__Request__
Change every "cherub statue" in the entries below to "angel statue", and leave everything else unaltered. Omit the pictures from your copy.

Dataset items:
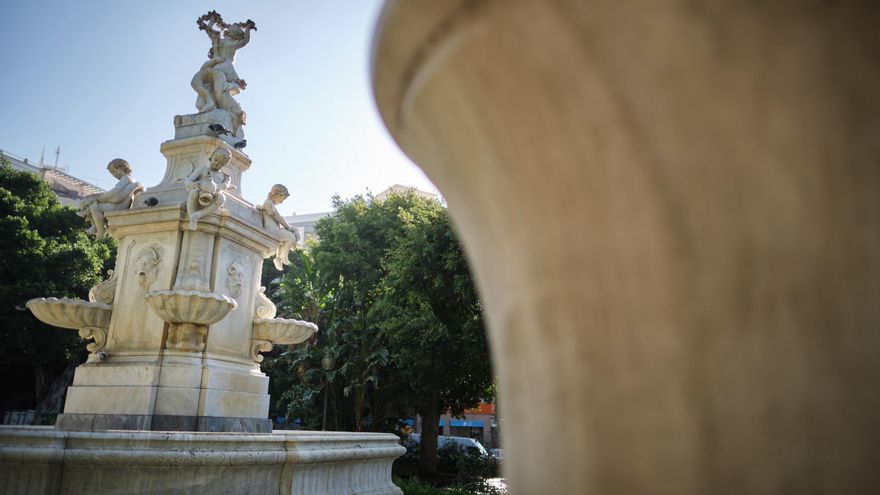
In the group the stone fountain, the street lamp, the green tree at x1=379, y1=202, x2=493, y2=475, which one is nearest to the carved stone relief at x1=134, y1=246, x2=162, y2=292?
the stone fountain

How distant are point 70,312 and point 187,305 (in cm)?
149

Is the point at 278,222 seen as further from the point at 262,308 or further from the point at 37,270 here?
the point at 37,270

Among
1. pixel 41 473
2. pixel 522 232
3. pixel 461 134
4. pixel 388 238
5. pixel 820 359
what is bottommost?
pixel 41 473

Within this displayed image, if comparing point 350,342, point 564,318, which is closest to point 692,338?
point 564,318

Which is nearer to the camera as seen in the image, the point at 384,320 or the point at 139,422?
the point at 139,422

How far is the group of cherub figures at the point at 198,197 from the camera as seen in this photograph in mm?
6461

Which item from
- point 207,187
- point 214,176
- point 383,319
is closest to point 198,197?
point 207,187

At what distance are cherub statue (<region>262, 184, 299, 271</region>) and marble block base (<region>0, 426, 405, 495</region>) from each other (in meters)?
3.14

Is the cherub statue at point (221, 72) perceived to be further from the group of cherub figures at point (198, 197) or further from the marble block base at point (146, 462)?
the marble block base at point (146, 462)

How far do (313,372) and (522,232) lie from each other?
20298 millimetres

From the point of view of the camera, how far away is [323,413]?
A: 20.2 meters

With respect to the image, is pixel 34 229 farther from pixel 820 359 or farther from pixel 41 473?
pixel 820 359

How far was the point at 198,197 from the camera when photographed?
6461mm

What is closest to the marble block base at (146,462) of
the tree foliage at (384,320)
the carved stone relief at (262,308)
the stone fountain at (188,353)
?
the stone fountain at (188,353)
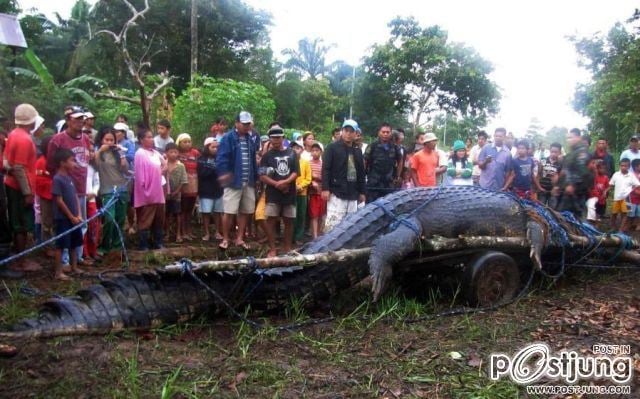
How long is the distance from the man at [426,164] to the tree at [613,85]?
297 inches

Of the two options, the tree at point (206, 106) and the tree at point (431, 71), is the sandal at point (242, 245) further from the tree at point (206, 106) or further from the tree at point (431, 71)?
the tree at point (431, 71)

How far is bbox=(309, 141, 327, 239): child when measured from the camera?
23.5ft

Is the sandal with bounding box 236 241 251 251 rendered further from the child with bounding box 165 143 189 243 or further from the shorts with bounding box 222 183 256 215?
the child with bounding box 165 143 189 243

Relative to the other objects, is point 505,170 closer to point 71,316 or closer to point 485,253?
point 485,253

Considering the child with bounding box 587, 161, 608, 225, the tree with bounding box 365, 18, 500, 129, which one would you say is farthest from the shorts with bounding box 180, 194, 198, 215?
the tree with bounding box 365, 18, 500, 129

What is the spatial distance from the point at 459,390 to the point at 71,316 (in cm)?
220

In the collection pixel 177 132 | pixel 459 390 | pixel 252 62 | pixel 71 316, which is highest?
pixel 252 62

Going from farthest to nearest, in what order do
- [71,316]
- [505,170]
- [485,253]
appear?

__Complete response__
In the group the stone fountain, the street lamp, the green tree at x1=379, y1=202, x2=493, y2=475, which one is nearest to the carved stone relief at x1=134, y1=246, x2=162, y2=292?
the stone fountain

How distant are point 70,312 and point 187,305 (in cm)?
149

Is the point at 278,222 seen as further from the point at 262,308 or further from the point at 37,270 here?
the point at 37,270

Among
1. pixel 41 473
2. pixel 522 232
3. pixel 461 134
4. pixel 388 238
5. pixel 820 359
what is bottommost?
pixel 41 473

Within this displayed image, if comparing point 350,342, point 564,318, which is closest to point 692,338?
point 564,318

Which is nearer to the camera as seen in the image, the point at 384,320 or the point at 139,422?
the point at 139,422

How far is the group of cherub figures at the point at 198,197 from the camera as seen in this photograph in mm?
6461

Which item from
- point 207,187
- point 214,176
- point 383,319
is closest to point 198,197?
point 207,187

At what distance are angel statue (<region>262, 184, 299, 271</region>) and marble block base (<region>0, 426, 405, 495</region>) from each other (in meters)?
3.14

Is the angel statue at point (221, 72) perceived to be further from the group of cherub figures at point (198, 197) or further from the marble block base at point (146, 462)?
the marble block base at point (146, 462)

How far do (313,372) and (522,232) lie from each other?
20298 millimetres

From the point of view of the camera, how far away is [323,413]?
A: 20.2 meters

With respect to the image, is pixel 34 229 farther from pixel 820 359 or farther from pixel 41 473?
pixel 820 359

How far was the point at 198,197 from the camera when photographed?
6461mm

What is closest to the marble block base at (146,462) of
the tree foliage at (384,320)
the carved stone relief at (262,308)
the stone fountain at (188,353)
?
the stone fountain at (188,353)
How long is the distance from the man at [426,164] to the tree at [613,85]?
297 inches

Of the two options, the tree at point (206, 106) and the tree at point (431, 71), is the sandal at point (242, 245) further from the tree at point (206, 106) or further from the tree at point (431, 71)?
the tree at point (431, 71)

How far is bbox=(309, 141, 327, 239): child when measured from the camera?
23.5ft

Is the sandal with bounding box 236 241 251 251 rendered further from the child with bounding box 165 143 189 243 or further from the shorts with bounding box 222 183 256 215?
the child with bounding box 165 143 189 243

Relative to the other objects, is point 505,170 closer to point 71,316 or closer to point 485,253?
point 485,253

Considering the child with bounding box 587, 161, 608, 225, the tree with bounding box 365, 18, 500, 129, which one would you say is farthest from the shorts with bounding box 180, 194, 198, 215?
the tree with bounding box 365, 18, 500, 129

What is the spatial distance from the point at 459,390 to the point at 71,316 (in cm)?
220

In the collection pixel 177 132 | pixel 459 390 | pixel 252 62 | pixel 71 316, which is highest?
pixel 252 62

Going from farthest to nearest, in what order do
- [71,316]
- [505,170]
- [485,253]
appear?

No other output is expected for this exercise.